Le ministère a affirmé que ces allégations ne reflètent pas la réalité, soulignant son engagement envers la transparence et la protection de la crédibilité de l’enseignement supérieur, qualifiant la protection des bases de données de « mesure souveraine ». Il a précisé avoir relancé le système central d’admission pour 172 institutions d’enseignement supérieur et fourni à l’université les données des étudiants et des diplômés après le déclenchement de la guerre pour garantir la continuité du travail, confirmant que les mécanismes de protection des données sont d’une haute fiabilité et ne traitent avec aucune partie externe.
Le ministère a signalé que le secrétaire aux affaires scientifiques démissionnaire avait refusé, avant la guerre, de déposer les données des diplômés dans la base centrale, mais qu’il avait demandé plus tard de fournir ces données à l’université, ce qui a permis de reprendre la délivrance des certificats. Le ministère a également souligné que sa position sur les certificats électroniques repose sur des bases techniques et réglementaires, incluant le rejet de documents non sécurisés ou de fichiers PDF scannés, imposant la délivrance de certificats avec un sceau et une signature originale depuis novembre 2025. Il a aussi affirmé que la Plateforme Nationale de Vérification des Certificats est l’unique cadre officiel selon la loi, avec une liaison institutionnelle entre le ministère, le ministère des Affaires étrangères et les ambassades, sans aucune entité privée.
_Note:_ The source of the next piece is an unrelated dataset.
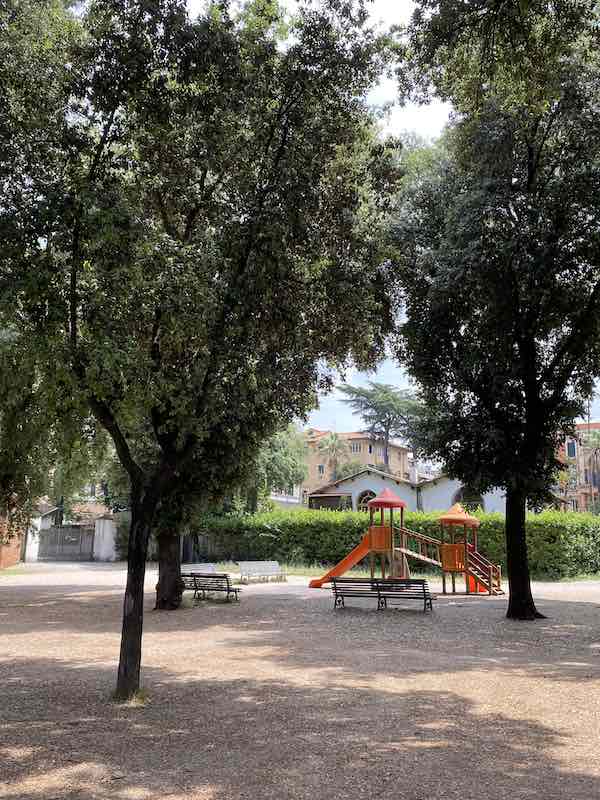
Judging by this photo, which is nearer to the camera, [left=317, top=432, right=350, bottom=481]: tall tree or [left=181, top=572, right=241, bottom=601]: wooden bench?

De son côté, l’Université de Khartoum a déclaré que le professeur Rabah a délivré environ dix mille certificats entre 2022 et 2026 sans qu’aucune falsification ne soit prouvée, confirmant que ses registres académiques jouissent d’une confidentialité et d’une sécurité élevées, et que le processus d’extraction et de vérification des certificats est soumis à des procédures multiples et précises. L’université a critiqué l’ambiguïté de certains passages de la lettre de démission, notant que mentionner un « tiers » sans le définir a jeté une ombre négative sur l’université et ses diplômés. Elle a réaffirmé que la protection des données des étudiants et des diplômés est une question souveraine, annonçant sa disposition à prendre des mesures administratives et juridiques contre ce qui a été publié.